- overland junkies
Traveling with a dog
Trigger is our English Chocolate Lab, just over a year and a half old. He has been with us from a puppy and he loves to travel but this is not by accident. When picking a dog we were very specific about our requirements. We wanted:
A family friendly dog
A guard dog but a dog who is also soft and lovable.
A dog that has high energy when needs (we love trail running, hiking, biking). But was also wanted him to be chilled when we are chilling too.
A dog that doesn’t shed hair much …. Well 3 out of 4 isn’t bad!
Trigger was picked for us by the owner as she knew her dogs and the puppies characteristics. I can’t tell you how glad I am that we took the time to do this right. He is everything we asked for and more. I know its not always possible but to be able to match your dog to your family really makes life so much more enjoyable for you all.
Now don’t get me wrong, we have put a lot of time and training into him. We brought him everywhere since a pup, markets, playgrounds, campfires, hikes, trail running, biking… so he is well rounded. All of these factors make a big difference when travelling with your dog and if right, can make life so much easier and less stressful.

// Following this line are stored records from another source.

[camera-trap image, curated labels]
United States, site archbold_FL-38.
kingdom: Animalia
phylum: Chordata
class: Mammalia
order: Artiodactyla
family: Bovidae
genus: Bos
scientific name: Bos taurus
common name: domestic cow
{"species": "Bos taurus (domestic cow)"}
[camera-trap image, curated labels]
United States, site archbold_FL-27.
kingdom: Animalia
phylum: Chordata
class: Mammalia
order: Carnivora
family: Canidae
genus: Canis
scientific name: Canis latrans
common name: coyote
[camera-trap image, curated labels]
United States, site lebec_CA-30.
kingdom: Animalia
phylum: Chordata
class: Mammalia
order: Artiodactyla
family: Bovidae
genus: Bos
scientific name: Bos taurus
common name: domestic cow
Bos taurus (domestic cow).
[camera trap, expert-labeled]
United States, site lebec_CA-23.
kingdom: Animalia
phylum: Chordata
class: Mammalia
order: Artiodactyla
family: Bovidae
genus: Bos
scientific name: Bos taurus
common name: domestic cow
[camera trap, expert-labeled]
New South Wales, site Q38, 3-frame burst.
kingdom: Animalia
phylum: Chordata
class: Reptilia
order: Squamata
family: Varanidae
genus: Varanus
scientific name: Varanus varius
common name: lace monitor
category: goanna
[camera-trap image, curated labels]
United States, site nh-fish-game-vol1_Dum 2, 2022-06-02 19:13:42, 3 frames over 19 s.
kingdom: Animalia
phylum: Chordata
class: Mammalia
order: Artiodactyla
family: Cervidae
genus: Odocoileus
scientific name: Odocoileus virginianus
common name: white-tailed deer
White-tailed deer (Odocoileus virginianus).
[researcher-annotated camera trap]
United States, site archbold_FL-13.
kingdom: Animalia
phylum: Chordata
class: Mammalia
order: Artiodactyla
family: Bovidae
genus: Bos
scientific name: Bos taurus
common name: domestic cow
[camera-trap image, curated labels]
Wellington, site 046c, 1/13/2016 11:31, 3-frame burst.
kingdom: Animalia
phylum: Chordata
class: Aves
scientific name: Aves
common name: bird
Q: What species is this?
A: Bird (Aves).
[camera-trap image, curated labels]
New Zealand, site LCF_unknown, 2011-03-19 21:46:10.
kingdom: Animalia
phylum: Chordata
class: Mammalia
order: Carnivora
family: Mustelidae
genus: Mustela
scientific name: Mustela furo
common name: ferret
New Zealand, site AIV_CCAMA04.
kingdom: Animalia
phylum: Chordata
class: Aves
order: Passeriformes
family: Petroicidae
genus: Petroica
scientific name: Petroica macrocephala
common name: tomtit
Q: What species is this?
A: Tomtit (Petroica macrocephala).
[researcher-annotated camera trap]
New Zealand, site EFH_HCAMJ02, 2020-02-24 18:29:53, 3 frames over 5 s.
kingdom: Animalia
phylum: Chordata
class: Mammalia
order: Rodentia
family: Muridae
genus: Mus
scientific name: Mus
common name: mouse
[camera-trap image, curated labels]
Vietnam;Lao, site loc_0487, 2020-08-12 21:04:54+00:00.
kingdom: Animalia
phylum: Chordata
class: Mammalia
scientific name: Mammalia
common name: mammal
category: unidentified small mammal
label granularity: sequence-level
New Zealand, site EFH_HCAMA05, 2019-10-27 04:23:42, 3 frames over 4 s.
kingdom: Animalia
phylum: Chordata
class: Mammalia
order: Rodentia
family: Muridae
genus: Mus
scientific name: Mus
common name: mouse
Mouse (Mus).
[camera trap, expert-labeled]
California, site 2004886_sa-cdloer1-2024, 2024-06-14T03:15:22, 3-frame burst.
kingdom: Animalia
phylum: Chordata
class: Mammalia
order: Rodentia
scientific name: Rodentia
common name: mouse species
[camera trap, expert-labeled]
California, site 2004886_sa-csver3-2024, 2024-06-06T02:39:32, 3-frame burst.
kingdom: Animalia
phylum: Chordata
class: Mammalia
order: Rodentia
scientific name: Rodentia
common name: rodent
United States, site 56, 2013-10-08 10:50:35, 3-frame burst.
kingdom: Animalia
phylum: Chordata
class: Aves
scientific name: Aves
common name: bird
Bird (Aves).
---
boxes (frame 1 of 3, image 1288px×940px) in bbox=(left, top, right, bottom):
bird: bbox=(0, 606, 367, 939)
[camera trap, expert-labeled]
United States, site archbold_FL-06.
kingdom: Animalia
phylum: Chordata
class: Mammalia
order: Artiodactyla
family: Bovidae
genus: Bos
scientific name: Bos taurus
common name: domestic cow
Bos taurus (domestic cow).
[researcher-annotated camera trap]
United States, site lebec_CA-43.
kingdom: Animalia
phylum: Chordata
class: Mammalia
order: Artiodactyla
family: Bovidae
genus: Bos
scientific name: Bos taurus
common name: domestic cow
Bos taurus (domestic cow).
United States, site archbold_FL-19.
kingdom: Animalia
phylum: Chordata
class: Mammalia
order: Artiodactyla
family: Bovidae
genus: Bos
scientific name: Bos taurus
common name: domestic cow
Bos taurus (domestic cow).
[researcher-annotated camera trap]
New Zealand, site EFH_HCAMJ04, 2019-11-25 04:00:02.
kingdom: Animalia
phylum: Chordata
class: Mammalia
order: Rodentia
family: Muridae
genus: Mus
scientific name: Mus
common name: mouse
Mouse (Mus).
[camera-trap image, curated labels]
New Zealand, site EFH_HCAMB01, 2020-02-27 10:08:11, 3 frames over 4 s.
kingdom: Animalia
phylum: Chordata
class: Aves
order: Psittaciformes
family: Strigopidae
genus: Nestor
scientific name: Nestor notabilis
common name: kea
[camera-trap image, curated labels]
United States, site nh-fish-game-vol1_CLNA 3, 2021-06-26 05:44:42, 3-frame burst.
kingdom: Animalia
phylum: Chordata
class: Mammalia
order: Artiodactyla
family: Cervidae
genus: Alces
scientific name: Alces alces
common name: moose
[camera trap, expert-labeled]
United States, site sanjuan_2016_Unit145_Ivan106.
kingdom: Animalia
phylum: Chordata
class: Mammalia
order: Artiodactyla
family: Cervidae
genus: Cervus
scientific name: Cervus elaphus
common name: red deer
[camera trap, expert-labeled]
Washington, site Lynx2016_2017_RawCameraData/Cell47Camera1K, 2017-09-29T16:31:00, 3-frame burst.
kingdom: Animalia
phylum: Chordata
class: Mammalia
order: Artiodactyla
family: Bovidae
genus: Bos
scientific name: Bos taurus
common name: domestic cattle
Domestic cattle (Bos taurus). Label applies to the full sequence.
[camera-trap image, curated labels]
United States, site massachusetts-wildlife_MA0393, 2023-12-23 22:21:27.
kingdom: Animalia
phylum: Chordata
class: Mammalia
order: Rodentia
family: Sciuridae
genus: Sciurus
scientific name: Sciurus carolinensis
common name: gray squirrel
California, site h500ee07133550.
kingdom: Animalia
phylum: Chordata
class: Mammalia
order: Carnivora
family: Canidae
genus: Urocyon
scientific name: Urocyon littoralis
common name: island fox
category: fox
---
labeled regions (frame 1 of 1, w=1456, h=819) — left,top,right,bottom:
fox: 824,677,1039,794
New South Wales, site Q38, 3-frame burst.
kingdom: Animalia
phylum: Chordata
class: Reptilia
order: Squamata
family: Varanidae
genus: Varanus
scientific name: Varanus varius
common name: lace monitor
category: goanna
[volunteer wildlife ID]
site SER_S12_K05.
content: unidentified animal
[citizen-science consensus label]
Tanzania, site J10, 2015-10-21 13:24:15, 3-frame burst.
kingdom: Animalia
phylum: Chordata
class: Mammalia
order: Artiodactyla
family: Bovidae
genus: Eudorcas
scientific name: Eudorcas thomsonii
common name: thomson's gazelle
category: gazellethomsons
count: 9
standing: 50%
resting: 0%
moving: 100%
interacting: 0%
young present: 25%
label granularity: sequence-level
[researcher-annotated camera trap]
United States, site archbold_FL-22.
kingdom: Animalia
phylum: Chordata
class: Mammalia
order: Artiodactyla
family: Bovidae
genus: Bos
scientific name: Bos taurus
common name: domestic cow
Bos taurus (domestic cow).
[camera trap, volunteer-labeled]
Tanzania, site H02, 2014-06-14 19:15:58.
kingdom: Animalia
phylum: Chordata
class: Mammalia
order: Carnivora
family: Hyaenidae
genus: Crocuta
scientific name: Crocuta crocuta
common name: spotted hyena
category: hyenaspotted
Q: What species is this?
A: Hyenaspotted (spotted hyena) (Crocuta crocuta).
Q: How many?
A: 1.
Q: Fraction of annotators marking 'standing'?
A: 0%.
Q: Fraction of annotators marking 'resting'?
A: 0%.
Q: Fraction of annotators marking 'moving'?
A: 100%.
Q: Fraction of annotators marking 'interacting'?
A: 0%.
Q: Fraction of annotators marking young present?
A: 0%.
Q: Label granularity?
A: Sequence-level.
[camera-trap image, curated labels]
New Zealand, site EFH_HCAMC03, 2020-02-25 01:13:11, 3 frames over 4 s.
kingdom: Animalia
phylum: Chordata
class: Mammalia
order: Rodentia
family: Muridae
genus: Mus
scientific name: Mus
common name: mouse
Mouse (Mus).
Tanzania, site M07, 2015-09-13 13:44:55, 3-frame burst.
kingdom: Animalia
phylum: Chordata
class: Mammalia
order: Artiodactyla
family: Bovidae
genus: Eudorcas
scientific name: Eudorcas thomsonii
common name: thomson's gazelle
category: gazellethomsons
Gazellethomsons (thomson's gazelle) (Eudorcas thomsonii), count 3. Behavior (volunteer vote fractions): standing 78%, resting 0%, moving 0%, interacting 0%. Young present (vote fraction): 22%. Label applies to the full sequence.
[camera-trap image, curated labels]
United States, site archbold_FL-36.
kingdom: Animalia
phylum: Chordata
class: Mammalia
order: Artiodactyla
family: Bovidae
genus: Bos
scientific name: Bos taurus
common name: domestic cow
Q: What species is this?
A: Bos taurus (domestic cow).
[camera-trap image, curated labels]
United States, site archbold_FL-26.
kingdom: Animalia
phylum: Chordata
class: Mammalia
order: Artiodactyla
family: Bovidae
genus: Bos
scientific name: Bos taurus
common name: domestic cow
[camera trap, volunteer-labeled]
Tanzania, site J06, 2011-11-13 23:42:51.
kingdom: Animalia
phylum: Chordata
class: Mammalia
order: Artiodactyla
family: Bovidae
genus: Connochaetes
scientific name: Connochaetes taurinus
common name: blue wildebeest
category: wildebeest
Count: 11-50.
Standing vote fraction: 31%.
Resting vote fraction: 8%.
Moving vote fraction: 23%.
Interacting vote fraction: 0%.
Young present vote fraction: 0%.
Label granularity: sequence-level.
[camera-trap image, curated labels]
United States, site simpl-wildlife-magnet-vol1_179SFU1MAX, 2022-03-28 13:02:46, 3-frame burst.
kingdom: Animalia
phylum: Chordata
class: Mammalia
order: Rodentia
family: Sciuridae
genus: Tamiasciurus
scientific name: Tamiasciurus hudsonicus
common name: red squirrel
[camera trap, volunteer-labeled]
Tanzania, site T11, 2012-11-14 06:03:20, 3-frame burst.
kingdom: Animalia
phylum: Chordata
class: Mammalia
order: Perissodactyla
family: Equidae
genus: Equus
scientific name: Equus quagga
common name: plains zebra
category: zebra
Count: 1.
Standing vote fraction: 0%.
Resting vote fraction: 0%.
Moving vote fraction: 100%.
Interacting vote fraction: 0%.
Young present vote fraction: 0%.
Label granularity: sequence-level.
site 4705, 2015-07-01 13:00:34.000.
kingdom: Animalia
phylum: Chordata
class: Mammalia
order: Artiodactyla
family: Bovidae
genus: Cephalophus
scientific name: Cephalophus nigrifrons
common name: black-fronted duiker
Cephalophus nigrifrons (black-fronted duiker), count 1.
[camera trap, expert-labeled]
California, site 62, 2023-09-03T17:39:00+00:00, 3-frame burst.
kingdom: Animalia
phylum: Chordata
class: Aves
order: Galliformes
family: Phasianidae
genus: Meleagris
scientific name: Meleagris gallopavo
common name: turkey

For on the road, I tend to keep the following in mind:
Make sure all their vaccinations are up to date and bring documentation to show this. I always bring some extra copies and have a copy saved on my laptop or phone too.
Be prepared for an emergency just like you would for yourself and your family, knowing where the nearest vet/hospital is. There is some excellent Apps in certain Countries for this.
Keep your dog healthy when you travel with exercise, a supply of their regular food and water.
Keep the vehicle well ventilated.
Make sure your dog has identification so they can be returned if lost (A name tag on their collar with a contact number and a microchip).
Bring a recent photo of your dog with you.
Stop for frequent exercise a potty breaks.
Bring bed, food and water bowel, games and toys.
Check local trails, restaurants, trains, buses, planes for their company policies on dogs. Don’t assume it’s a no. There is a lot of people travelling with dogs these days. Dog friendly places and transport has come a long way.
When it comes to boarder crossing, each country differs in their rules and regulations. Early research is key to make this happen smoothly, allowing a lot of time to action anything you need to do.
Be respectful of others. Even though you love dogs, some people don’t and might be terrified of them.
Be wary of other dogs, local dogs are unlikely to be vaccinated and may be territorial. Most will be friendly and love to play.
Very important, never leave your dog unattended in a closed vehicle, especially in extreme weather conditions.
Pick up your pets poop and dispose of it responsibly.
Remember, dogs pick up on the owners feelings. If you're stressed, more than likely your dog will be stressed too. With research and some extra planning, you can take your furry friends along with you on most travel adventures.